Copy out each line in the listing below where the word "site" appears.

> Raw data

◇ ◇ ◇ ◇ ◇ ◇ ◇

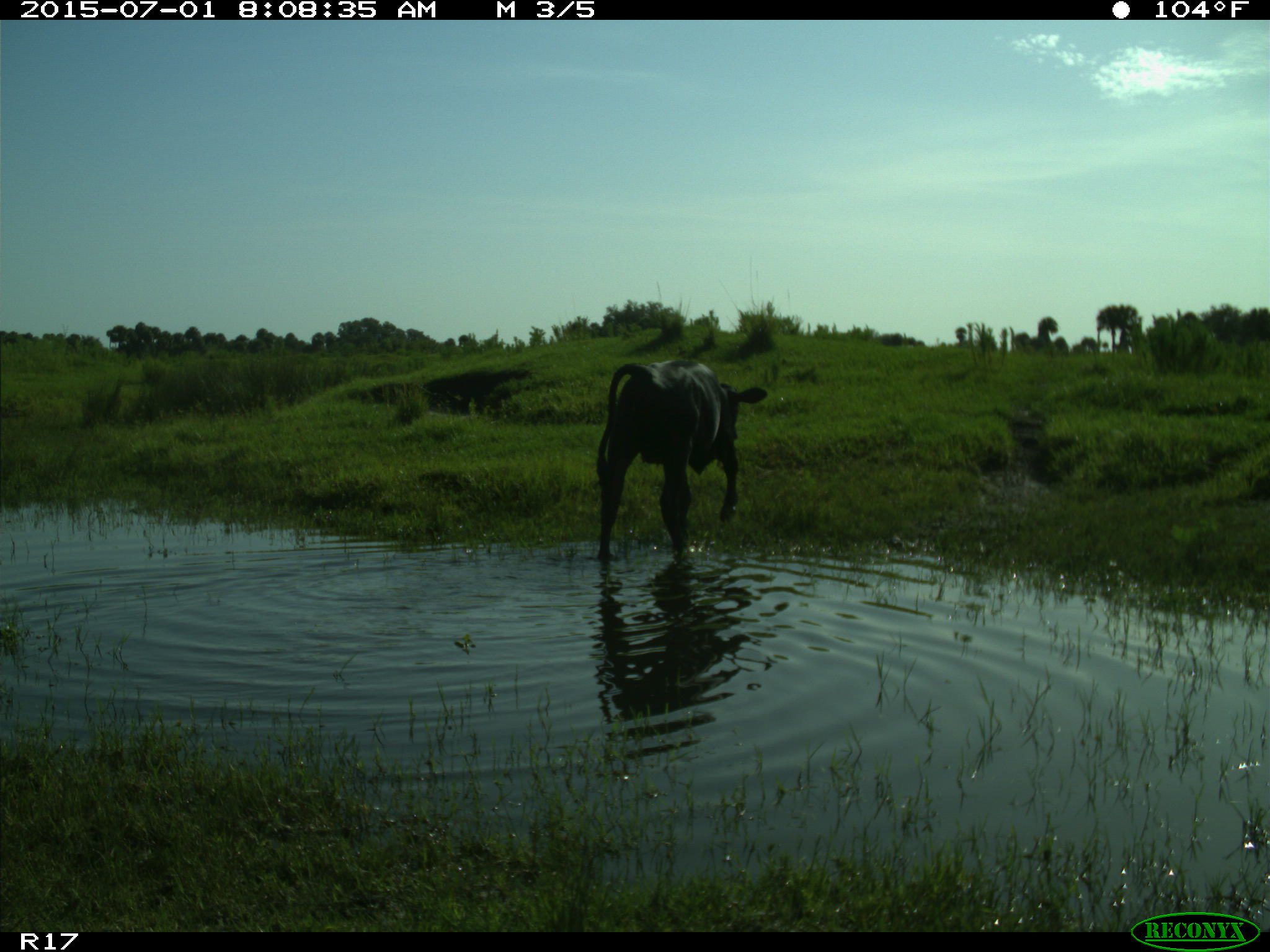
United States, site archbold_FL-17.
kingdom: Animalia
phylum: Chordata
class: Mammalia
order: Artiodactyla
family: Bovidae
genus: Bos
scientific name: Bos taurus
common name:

◇ ◇ ◇ ◇ ◇ ◇ ◇

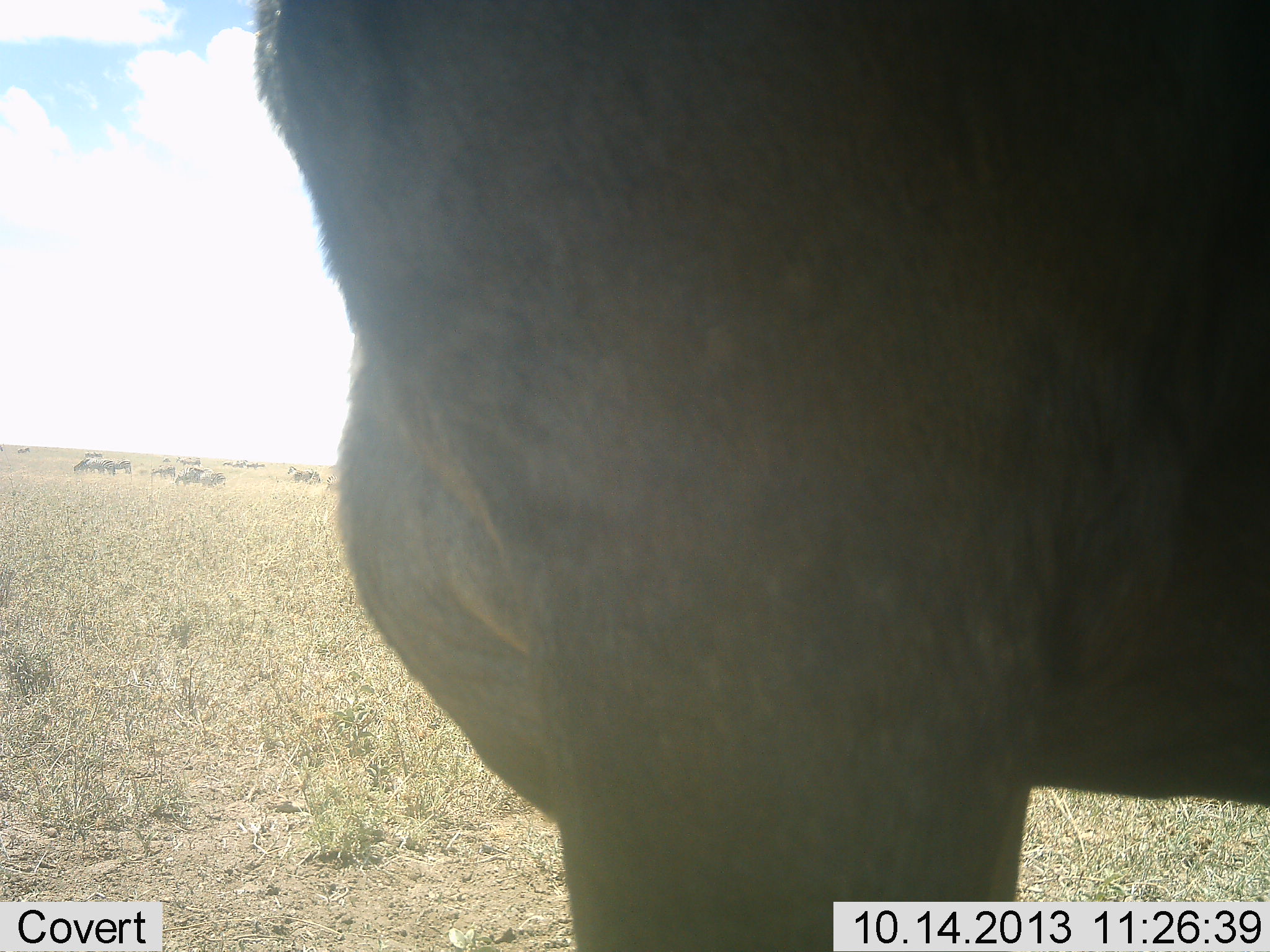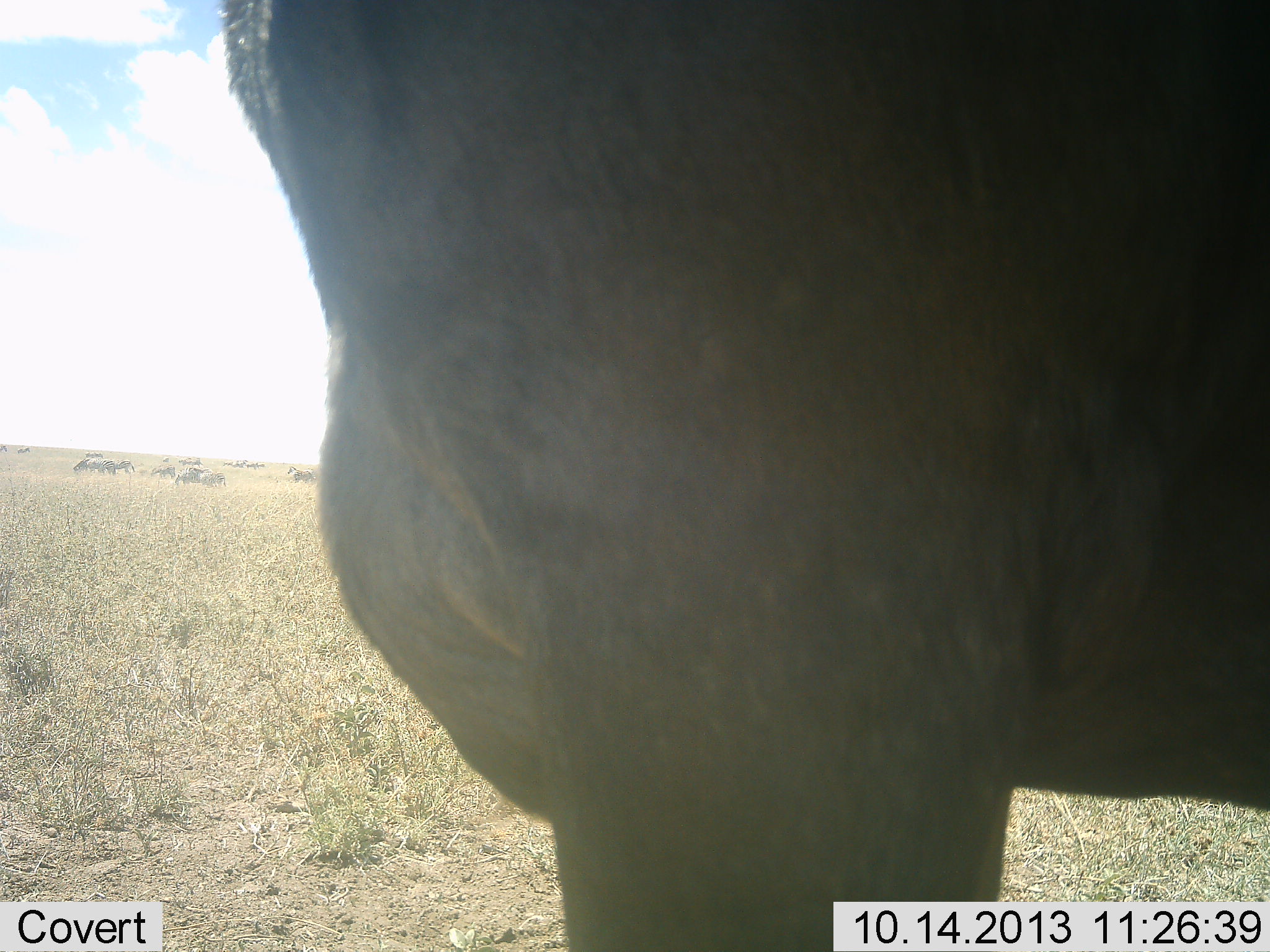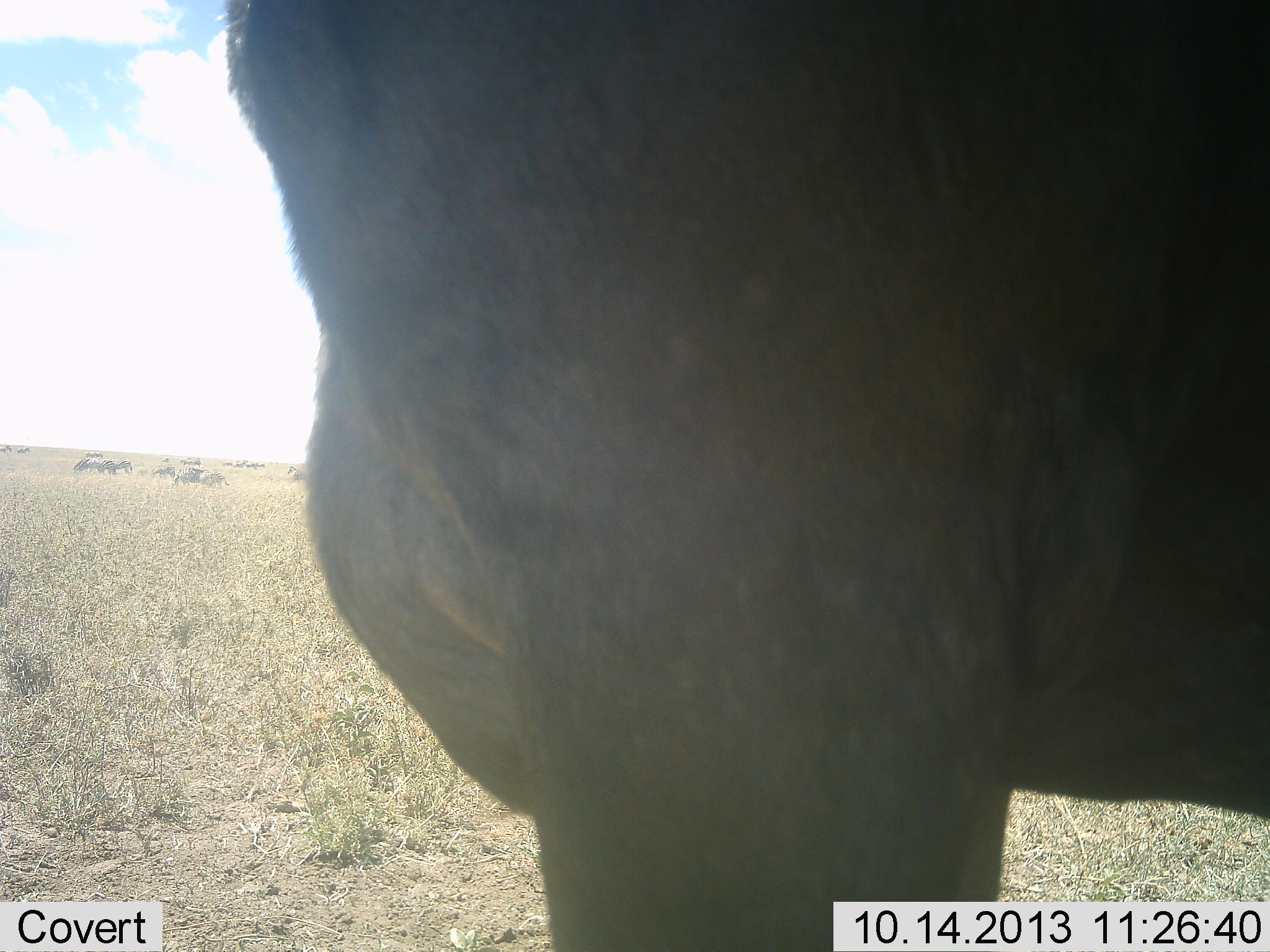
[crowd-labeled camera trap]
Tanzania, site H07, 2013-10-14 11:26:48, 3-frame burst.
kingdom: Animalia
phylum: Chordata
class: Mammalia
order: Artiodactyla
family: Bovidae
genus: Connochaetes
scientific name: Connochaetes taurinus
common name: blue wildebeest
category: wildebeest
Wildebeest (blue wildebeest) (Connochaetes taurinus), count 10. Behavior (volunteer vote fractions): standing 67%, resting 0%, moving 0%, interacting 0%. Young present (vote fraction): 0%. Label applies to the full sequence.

◇ ◇ ◇ ◇ ◇ ◇ ◇

> Answer below
United States, site archbold_FL-17.
Tanzania, site H07, 2013-10-14 11:26:48, 3-frame burst.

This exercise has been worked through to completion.